> _Records supplied_:
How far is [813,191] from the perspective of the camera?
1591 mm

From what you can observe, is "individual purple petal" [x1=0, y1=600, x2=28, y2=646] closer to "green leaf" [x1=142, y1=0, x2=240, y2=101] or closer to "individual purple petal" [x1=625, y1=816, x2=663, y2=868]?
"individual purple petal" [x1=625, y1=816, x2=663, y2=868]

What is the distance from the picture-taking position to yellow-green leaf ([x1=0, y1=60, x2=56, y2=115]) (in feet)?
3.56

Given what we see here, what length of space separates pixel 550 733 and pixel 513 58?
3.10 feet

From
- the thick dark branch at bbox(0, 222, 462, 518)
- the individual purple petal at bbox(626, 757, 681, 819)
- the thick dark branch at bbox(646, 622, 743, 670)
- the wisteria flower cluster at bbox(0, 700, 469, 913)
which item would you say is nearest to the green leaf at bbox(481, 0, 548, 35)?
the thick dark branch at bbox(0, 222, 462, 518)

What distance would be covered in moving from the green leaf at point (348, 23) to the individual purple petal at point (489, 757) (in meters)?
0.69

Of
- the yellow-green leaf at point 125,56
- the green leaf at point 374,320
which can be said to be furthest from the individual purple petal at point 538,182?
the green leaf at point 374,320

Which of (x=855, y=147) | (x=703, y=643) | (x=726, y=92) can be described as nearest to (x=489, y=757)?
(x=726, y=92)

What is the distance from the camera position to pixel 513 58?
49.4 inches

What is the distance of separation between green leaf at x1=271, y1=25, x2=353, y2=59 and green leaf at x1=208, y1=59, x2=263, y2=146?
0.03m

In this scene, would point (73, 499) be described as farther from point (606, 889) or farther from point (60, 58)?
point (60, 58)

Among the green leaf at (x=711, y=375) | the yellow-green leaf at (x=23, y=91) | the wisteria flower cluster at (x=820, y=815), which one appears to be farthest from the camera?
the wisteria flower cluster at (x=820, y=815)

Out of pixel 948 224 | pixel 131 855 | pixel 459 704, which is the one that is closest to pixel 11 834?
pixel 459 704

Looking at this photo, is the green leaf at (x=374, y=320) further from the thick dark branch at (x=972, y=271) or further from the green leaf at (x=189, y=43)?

> _Stated problem_: Please report every line above that contains the string "described", copying each such line in full.

> _The response_:
Which of (x=855, y=147) | (x=703, y=643) | (x=726, y=92) can be described as nearest to (x=489, y=757)?
In this scene, would point (73, 499) be described as farther from point (606, 889) or farther from point (60, 58)?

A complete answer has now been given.